REITs promise real estate exposure without the hassle. In practice, they deliver the worst of both worlds: equity-like volatility with bond-like returns, minus a 42.23% tax haircut.
Personal Note
In 2021, I watched a family office deploy ₹50 crores into Embassy Office Parks REIT at ₹368. Today it trades at ₹330, while the BSE Realty Index is up 317%. They bought yield; the sponsor sold appreciation.
Stoic Lens
“Wealth is the slave of a wise man, the master of a fool.” — Seneca. The wise build assets and sell income streams. Fools buy income streams after others have captured the growth.
Practical Drill-down
The math exposes the trap.

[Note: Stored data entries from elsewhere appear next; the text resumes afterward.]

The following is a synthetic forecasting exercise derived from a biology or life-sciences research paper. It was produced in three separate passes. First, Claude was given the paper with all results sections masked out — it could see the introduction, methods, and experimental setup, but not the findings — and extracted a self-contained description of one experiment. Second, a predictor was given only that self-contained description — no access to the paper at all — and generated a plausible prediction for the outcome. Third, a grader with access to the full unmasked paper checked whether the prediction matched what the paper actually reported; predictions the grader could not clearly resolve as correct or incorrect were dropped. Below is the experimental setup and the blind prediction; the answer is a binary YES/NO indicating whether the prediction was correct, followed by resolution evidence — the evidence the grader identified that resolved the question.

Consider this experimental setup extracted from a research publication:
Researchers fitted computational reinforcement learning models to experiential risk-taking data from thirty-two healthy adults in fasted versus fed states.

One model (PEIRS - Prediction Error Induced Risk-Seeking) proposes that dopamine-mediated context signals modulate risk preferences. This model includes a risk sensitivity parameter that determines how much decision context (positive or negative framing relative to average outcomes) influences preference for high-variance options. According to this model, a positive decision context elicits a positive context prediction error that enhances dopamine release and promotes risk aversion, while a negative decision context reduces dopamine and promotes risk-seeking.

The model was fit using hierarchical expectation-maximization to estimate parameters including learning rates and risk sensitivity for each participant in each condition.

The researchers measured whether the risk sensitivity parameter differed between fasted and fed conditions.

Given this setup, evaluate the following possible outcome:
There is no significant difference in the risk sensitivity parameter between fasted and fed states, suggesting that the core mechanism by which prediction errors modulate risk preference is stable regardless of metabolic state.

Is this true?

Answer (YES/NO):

Since 2019, the Nifty REITs & InvITs Index delivered 3% CAGR. Actual breakdown:
- Capital appreciation: <1% annually
- Dividend yield: ~2% (post-tax: 1.15%)
- Meanwhile, direct real estate in Bangalore appreciated 12-15% CAGR
REITs are exit vehicles, not entry strategies. The sponsor builds at ₹4,000/sqft, leases at 9% yield, then sells to the REIT at ₹8,000/sqft. You buy at full price with zero development arbitrage left.
The lifecycle:
- Developer acquires land (10x potential)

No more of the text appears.